The campaign group Stop Killing Cyclists will next week hold a vigil and die-in outside Greenwich Town Hall after two cyclists were killed in collisions with lorries in the borough in a little over a week.
Both fatal incidents happened on roads where Transport for London has previously announced plans for safer infrastructure for cyclists that have failed to materialise.
The first took place on Romney Road in central Greenwich at around 4.30pm on the afternoon of Wednesday 9 May. The victim, 46-year-old man, was airlifted to hospital, but died from his injuries two days later.
The second happened on the notorious Woolwich Road roundabout, which passes under the Blackwall Tunnel Approach Road around a mile to the east, at around 8.25am on the morning of Friday 18 May. The victim, a 37-year-old man, died at the scene.

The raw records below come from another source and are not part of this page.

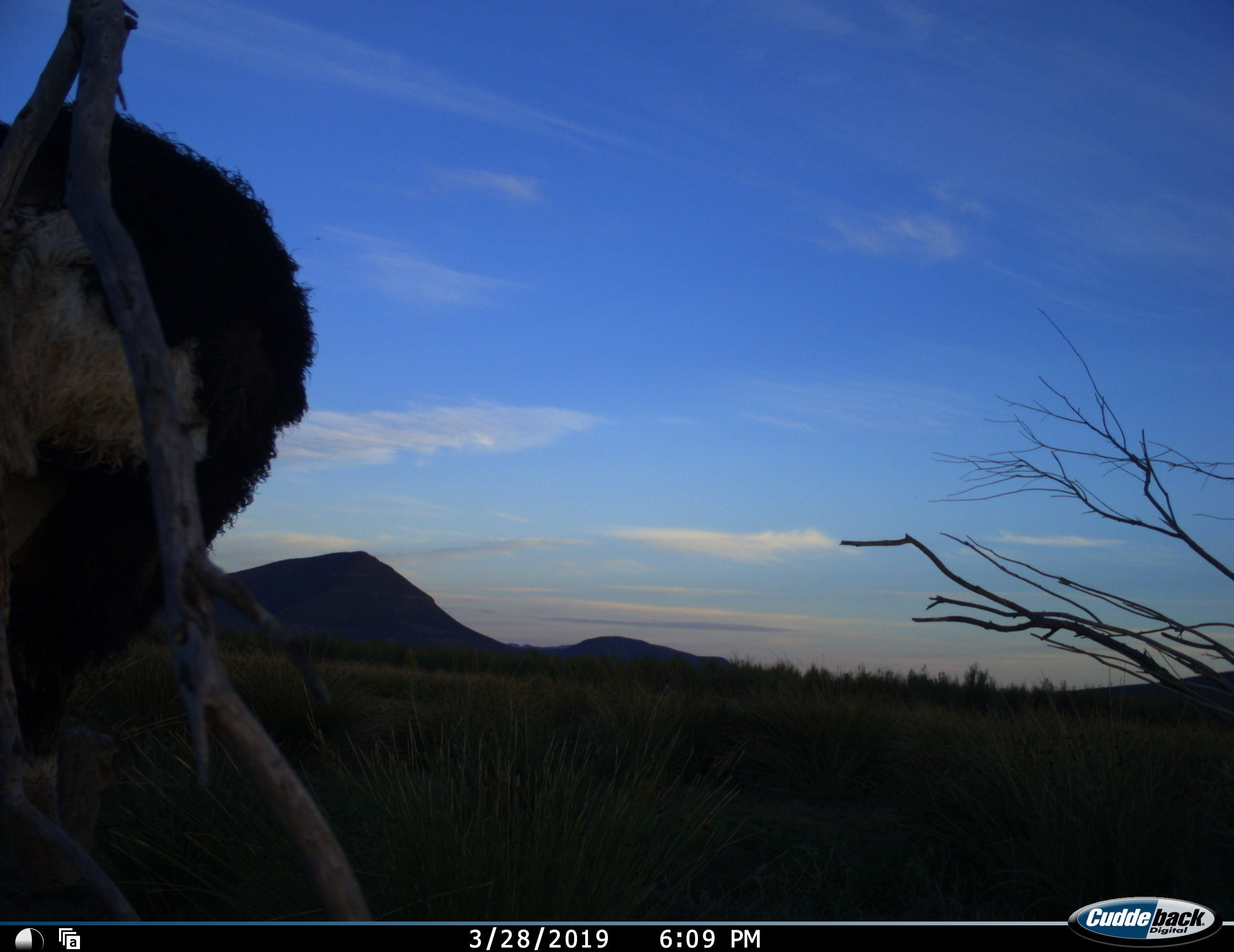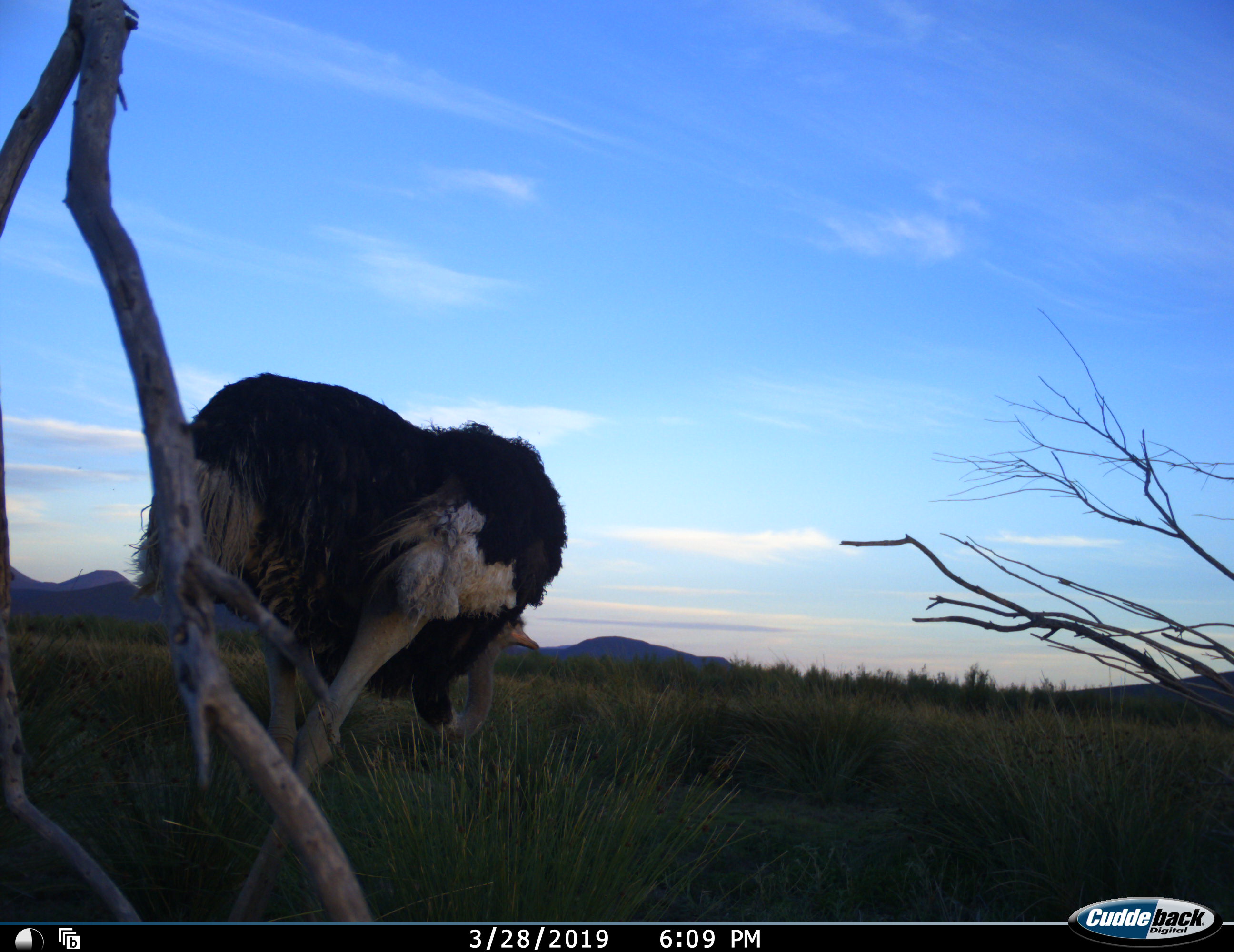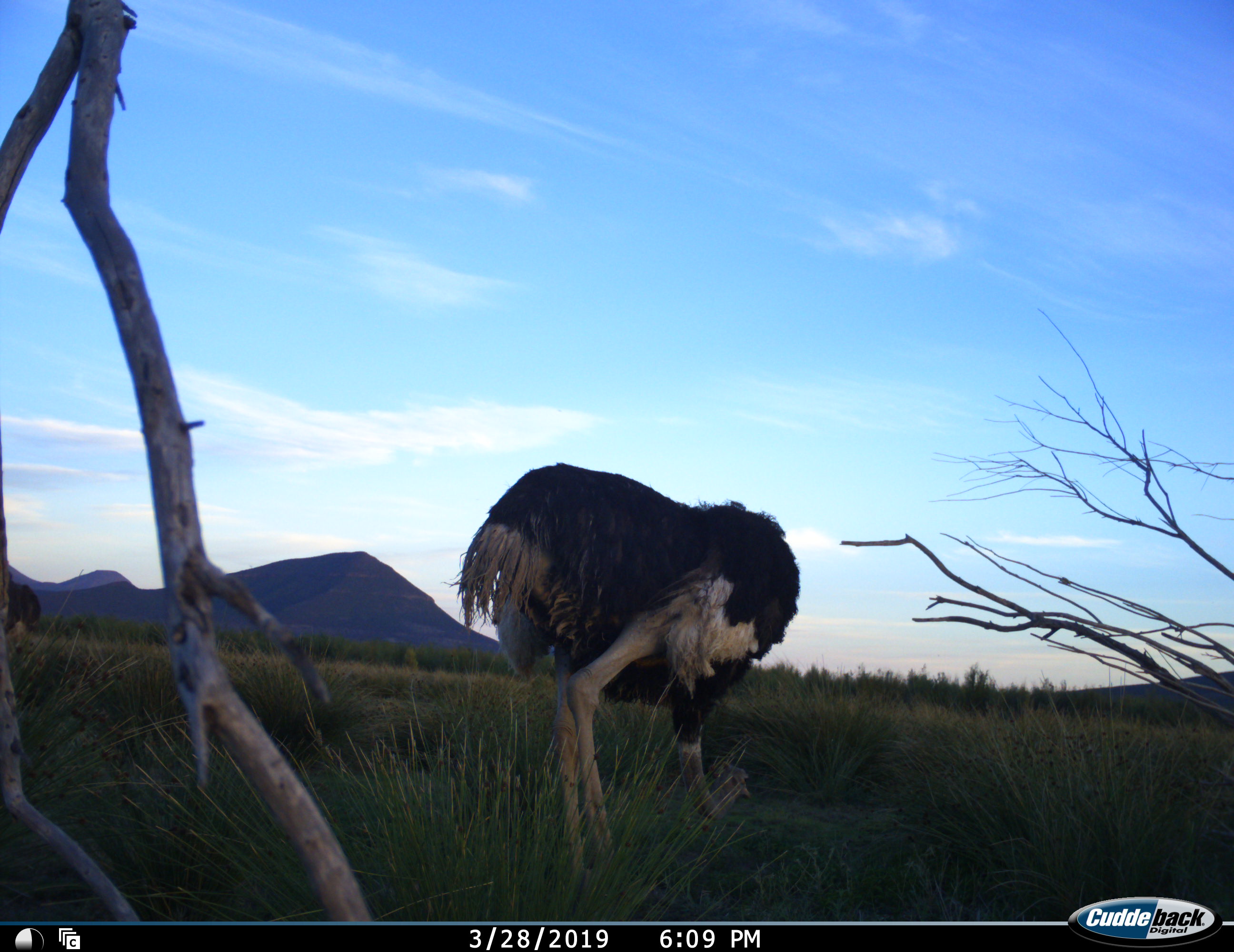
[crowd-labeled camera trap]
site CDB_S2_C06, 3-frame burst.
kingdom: Animalia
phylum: Chordata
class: Aves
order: Struthioniformes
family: Struthionidae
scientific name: Struthionidae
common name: ostrich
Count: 2.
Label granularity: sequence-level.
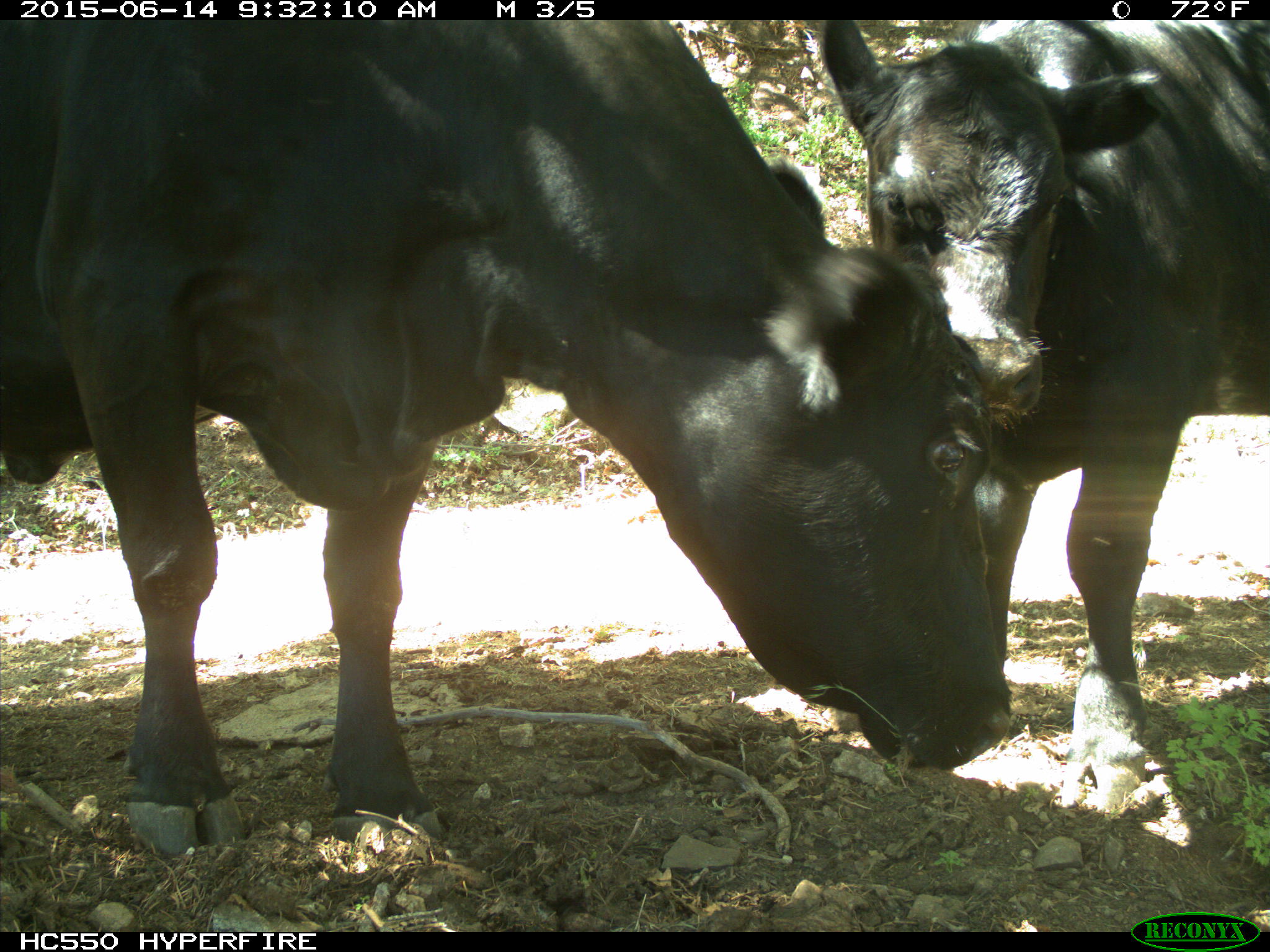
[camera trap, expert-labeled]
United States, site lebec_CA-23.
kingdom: Animalia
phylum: Chordata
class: Mammalia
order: Artiodactyla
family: Bovidae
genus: Bos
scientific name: Bos taurus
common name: domestic cow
Bos taurus (domestic cow).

As we reported on Saturday, the roundabout was initially included on TfL’s Safer Junctions programme, but no longer appears on the list of locations due to undergo safety improvements.
Together with Romney Road, it also lies on the originally proposed route of Cycle Superhighway 4, which had been due to run as far east as Woolwich.
However, under revised plans announced last year, it will now finish in Greenwich Town Centre itself, a short distance from where the first fatal collision took place this month.
Stop Killing Cyclists will be holding the vigil and die-in next Thursday 7 June, meeting at 5.30pm for a 6pm start, outside the Royal Borough of Greenwich’s offices at Woolwich Town Hall, Wellington Street, London SE18.
Calling on Mayor of London Sadiq Khan to require lorries on the capital’s streets to be equipped with cameras, the group’s co-founder, Donnachadh McCarthy, said: “Month after month pedestrians and people cycling are suffering horrific deaths by blindly driven HGVs.
“It is time the mayor made CCTV mandatory for trucks sharing our streets with people walking and cycling.”
Stop Killing Cyclists Co-organiser Alex Raha added: “Greenwich Council is delaying the extension of the protected cycle-highway CS4 by up to eight years to Woolwich and failed to install segregated cycle lanes in the Woolwich town centre project, even though original designs considered them.
“Historically, they have been one of the most anti-cycling councils in London. This must now urgently change.”